PROMPT – Return all of the data below word for word, leaving the pictures out.

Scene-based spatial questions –
# # #

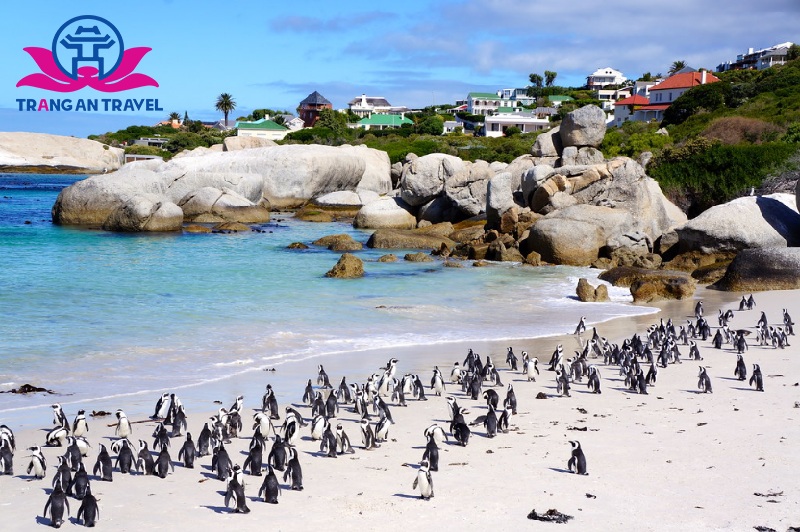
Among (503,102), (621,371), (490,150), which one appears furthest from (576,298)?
(503,102)

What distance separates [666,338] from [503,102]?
12469 cm

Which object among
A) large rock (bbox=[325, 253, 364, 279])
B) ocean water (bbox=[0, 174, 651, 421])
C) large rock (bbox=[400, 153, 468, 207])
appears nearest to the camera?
ocean water (bbox=[0, 174, 651, 421])

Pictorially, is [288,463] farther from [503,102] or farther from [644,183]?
[503,102]

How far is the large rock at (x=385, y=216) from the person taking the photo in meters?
40.5

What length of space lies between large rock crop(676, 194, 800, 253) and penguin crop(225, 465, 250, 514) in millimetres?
21404

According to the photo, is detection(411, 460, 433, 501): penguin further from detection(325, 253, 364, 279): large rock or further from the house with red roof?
the house with red roof

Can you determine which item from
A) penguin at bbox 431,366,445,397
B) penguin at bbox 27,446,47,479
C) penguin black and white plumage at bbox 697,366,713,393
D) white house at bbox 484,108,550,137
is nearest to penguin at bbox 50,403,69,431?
penguin at bbox 27,446,47,479

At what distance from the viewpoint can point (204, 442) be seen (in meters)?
9.64

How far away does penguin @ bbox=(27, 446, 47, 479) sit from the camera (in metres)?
8.86

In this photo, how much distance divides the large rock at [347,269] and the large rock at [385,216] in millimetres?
14498

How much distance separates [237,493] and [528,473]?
303 cm

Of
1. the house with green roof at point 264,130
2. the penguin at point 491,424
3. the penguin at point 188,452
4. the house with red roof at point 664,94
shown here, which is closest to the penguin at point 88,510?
the penguin at point 188,452

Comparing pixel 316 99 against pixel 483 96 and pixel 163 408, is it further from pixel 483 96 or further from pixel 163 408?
pixel 163 408

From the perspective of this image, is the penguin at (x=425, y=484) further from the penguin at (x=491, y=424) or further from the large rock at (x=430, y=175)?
the large rock at (x=430, y=175)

# # #

THE REPLY –
Among (503,102), (621,371), (490,150), which one appears furthest from (576,298)?
(503,102)

What distance separates [666,338] from [503,102]?
12469 cm

Which object among
A) large rock (bbox=[325, 253, 364, 279])
B) ocean water (bbox=[0, 174, 651, 421])
C) large rock (bbox=[400, 153, 468, 207])
appears nearest to the camera?
ocean water (bbox=[0, 174, 651, 421])

Pictorially, is [288,463] farther from [503,102] or farther from [644,183]?
[503,102]

How far is the large rock at (x=385, y=216) from the person taking the photo in meters?
40.5

What length of space lies between large rock crop(676, 194, 800, 253) and penguin crop(225, 465, 250, 514) in millimetres?
21404

According to the photo, is detection(411, 460, 433, 501): penguin further from detection(325, 253, 364, 279): large rock or further from the house with red roof?
the house with red roof

Can you determine which item from
A) penguin at bbox 431,366,445,397
B) penguin at bbox 27,446,47,479
C) penguin black and white plumage at bbox 697,366,713,393
D) white house at bbox 484,108,550,137
is nearest to penguin at bbox 50,403,69,431?
penguin at bbox 27,446,47,479

At what distance from the viewpoint can point (204, 442) be seen (in meters)?
9.64

How far away does penguin @ bbox=(27, 446, 47, 479) sit from the camera (in metres)?
8.86

In this photo, how much distance divides the large rock at [347,269] and the large rock at [385,216] in millimetres?
14498

How much distance separates [237,493] and [528,473]?
303 cm

Of
1. the house with green roof at point 264,130
2. the penguin at point 491,424
3. the penguin at point 188,452
4. the house with red roof at point 664,94
shown here, which is closest to the penguin at point 88,510?
the penguin at point 188,452

Comparing pixel 316 99 against pixel 483 96 and pixel 163 408, is it further from pixel 483 96 or further from pixel 163 408?
pixel 163 408

From the perspective of this image, is the penguin at (x=425, y=484) further from the penguin at (x=491, y=424) or further from the large rock at (x=430, y=175)?
the large rock at (x=430, y=175)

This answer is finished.